The controversy stoked by Stoll’s book and the following New York Times article was so intense that the Chronicle of Higher Education supplemented the article I’ve been quoting with a long “Colloquy” in which a much larger contingent of academics stated their views. Unfortunately that Colloquy is no longer available online, but I quoted some representative contributions in my 2004 blog post, a few of which follow:

  • Prof. John Peeler, Bucknell political scientist: The Latin American tradition of the testimonial has never been bound by the strict rules of veracity that we take for granted in autobiography.

  • Prof. Karen Jaimie, NYU: Does it really matter that some of these events did not occur to her but have occurred to someone else? Not really. We need to globalize our perspective and not try to minimize the relevancy of the book regardless of some fabrications that may or may not exist. The experiences related were all within the realm of the possible.
  • Magdalena Garcia Pinto, director of women’s studies, Univ. of Missouri: What Rigoberta Menchu is representing is not mendacity. Rather, it is a narrative about how large communities in the region are/have been oppressed. … It is fictional truth, if you will, that speaks eloquently about a reality that smacks at our faces.
  • Francois Lapelerie, university librarian, Universite de la Mediterranee, Faculte de Luminy Marseille, France: Her book has a very high symbolic value; she, herself, is a living symbol of the fight of all oppressed people not only in Central America, but all over the world. Everybody knows that. So when we read Menchu, we don’t care about what really happened.

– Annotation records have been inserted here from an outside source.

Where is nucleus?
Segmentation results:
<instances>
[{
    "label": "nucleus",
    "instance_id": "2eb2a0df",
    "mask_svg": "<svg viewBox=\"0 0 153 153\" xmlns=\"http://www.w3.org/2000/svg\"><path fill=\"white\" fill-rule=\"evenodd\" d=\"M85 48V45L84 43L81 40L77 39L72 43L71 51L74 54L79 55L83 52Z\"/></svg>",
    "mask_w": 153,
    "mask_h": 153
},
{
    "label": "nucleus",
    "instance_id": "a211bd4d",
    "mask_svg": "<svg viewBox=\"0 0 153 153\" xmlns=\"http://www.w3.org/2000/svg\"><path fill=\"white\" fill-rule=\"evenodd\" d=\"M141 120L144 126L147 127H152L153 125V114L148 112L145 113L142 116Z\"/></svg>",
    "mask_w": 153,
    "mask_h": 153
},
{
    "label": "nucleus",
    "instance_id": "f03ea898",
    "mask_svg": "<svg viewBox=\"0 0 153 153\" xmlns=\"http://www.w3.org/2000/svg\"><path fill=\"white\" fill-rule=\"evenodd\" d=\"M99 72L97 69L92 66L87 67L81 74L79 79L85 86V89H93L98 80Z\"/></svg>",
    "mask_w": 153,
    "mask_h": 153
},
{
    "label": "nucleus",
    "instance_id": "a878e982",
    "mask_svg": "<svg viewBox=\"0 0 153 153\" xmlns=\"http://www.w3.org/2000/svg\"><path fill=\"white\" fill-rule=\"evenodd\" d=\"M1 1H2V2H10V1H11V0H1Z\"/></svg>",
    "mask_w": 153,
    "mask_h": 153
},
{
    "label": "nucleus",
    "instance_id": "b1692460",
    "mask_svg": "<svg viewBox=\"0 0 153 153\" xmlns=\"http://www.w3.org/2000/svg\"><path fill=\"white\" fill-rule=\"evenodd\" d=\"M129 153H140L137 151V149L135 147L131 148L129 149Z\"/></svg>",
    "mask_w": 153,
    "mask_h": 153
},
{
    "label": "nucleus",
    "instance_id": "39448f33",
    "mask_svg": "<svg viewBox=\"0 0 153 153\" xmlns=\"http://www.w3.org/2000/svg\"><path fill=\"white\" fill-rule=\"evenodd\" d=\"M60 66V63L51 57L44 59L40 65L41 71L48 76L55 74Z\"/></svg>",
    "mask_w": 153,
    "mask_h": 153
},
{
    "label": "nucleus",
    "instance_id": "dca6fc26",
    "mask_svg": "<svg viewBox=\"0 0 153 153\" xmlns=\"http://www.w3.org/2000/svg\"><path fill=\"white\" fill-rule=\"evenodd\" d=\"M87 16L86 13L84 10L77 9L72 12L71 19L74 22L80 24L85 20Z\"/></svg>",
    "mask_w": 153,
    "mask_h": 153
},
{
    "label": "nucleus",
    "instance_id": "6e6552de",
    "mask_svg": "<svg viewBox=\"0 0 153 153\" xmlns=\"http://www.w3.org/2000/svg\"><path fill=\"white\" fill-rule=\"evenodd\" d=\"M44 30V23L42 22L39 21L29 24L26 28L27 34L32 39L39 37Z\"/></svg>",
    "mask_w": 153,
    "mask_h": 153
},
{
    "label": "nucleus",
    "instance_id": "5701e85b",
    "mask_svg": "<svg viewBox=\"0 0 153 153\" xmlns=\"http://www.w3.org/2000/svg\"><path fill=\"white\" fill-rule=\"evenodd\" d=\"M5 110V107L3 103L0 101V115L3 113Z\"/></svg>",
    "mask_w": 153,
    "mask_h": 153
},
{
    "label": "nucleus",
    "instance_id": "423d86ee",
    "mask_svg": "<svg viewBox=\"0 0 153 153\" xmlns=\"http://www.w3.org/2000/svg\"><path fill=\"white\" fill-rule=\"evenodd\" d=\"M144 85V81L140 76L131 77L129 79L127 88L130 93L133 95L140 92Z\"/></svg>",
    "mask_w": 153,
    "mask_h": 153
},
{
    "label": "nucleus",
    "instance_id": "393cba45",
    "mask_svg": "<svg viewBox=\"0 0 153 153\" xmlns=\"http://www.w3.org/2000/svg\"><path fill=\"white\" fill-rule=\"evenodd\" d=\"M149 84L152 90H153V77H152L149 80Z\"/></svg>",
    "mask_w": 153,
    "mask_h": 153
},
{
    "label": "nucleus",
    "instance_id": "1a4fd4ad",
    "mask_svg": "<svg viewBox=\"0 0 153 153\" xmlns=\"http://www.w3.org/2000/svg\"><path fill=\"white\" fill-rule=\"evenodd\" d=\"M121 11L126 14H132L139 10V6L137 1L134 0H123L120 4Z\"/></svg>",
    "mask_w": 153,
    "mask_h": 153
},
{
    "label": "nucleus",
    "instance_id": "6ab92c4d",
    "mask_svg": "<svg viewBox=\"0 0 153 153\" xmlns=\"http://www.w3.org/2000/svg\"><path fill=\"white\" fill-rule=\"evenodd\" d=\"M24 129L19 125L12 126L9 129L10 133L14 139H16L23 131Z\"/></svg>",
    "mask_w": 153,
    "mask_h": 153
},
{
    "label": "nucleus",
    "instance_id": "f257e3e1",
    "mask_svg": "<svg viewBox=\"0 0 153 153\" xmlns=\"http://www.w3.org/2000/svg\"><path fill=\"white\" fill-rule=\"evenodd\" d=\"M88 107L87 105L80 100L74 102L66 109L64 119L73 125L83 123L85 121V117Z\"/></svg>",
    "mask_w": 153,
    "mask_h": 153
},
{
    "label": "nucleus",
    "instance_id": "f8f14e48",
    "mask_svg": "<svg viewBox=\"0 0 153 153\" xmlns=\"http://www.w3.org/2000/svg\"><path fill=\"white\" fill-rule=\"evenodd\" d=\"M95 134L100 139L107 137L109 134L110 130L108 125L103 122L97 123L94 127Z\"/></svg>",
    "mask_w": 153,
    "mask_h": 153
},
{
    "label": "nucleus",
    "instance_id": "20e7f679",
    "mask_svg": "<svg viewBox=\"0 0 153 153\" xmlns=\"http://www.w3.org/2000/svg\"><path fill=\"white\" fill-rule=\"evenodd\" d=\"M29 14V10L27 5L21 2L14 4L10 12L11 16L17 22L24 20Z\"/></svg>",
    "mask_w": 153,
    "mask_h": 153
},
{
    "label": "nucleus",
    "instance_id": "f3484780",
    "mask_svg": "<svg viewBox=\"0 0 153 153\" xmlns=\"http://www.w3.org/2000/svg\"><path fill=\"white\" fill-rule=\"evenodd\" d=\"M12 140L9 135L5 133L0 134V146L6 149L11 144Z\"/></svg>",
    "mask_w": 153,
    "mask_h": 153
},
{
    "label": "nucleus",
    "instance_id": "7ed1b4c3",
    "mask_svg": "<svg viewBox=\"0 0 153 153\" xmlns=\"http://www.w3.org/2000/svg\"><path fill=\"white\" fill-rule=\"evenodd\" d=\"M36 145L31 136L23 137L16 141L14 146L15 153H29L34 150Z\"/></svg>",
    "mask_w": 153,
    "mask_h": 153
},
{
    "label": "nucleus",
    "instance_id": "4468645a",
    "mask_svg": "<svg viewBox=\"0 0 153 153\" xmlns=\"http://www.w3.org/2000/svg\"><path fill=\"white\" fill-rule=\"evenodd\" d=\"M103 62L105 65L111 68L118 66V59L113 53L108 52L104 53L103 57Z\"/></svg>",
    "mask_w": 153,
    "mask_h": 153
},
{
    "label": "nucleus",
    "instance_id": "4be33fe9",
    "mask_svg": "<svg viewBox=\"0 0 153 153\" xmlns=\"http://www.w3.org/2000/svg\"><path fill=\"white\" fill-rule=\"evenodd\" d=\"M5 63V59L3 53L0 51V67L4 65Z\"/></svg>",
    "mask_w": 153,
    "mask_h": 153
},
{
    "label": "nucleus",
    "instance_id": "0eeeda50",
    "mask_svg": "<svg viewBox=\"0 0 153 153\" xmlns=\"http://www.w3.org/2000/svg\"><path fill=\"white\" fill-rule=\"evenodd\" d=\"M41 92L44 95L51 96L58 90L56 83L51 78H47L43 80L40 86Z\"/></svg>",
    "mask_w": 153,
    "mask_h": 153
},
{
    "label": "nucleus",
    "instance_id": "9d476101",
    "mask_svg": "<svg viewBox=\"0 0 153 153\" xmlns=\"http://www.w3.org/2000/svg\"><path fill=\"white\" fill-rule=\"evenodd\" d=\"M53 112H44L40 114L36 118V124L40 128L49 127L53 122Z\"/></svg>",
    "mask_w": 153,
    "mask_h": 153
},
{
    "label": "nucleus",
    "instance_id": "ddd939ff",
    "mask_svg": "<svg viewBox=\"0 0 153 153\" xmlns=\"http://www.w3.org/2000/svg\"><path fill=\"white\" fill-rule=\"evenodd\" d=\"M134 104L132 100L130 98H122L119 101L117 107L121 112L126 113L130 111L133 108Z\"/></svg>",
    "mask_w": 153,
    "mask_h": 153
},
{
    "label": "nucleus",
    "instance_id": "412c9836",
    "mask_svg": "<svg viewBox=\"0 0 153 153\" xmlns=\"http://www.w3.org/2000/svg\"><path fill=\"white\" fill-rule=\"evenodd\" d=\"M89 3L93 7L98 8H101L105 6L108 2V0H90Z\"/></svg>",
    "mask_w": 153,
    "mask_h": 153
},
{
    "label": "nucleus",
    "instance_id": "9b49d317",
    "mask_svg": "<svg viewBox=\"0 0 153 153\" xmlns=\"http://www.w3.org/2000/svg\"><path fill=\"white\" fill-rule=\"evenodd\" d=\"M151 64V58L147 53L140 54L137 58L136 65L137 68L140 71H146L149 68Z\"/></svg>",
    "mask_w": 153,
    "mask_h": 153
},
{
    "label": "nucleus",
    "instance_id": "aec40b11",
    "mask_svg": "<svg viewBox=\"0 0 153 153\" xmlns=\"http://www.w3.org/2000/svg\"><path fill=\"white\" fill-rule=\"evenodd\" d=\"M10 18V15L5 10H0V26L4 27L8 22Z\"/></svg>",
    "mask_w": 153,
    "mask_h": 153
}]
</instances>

The obvious question, raised but unanswered in these lockstep defenses of the “symbolic value” of the “fictional truths” of Menchu’s mendacity “regardless of some fabrications that may or may not exist,” is: what, then, is the difference between anthropology and fiction, or between anthropology and political propaganda? What happens to the pursuit of knowledge itself if its only validation is what “[e]verybody knows” already? As John Leo, editor of a well-known online site that covers academia (this one), wrote back in 2000,

when Rigoberta Menchu’s famous account of class and ethnic warfare in Guatemala was revealed to be largely false, many professors said this didn’t matter much because her book contained emotional truth. The blurring of the line between fact and fiction is far advanced in our university culture

It’s more advanced now than it was then.
Joanne Rappaport, president of the Society for Latin American Anthropology in 1999, accused Stoll’s book of being

“an attempt to discredit one of the only spokespersons of Guatemala’s indigenous movement.” A professor of Spanish and Portuguese at Georgetown University, Ms. Rappaport says that Mr. Stoll is going against the grain in cultural anthropology, which no longer advocates studying indigenous people as objects. “What I find is that I am increasingly engaged in a dialogue with people I used to study,” she says. Mr. Stoll, on the other hand, she says, risks cutting off “the possibilities of dialogue” between researchers and their subjects by discrediting Ms. Menchu and establishing himself as the ultimate authority on what happened to her.

If a person, whether “indigenous” or not, is “the ultimate authority” on what happened in his or her life, beyond the ability of others not only to judge but even to describe, then forget about “science.” Objectivity and truth become not simply unattainable goals; they cease to exist as meaningful concepts. This is post-modernism run amuck, and it reveals a void at the core of a large strain of multicultural academic work that is much larger than simply removing the word “science” from a mission statement may suggest.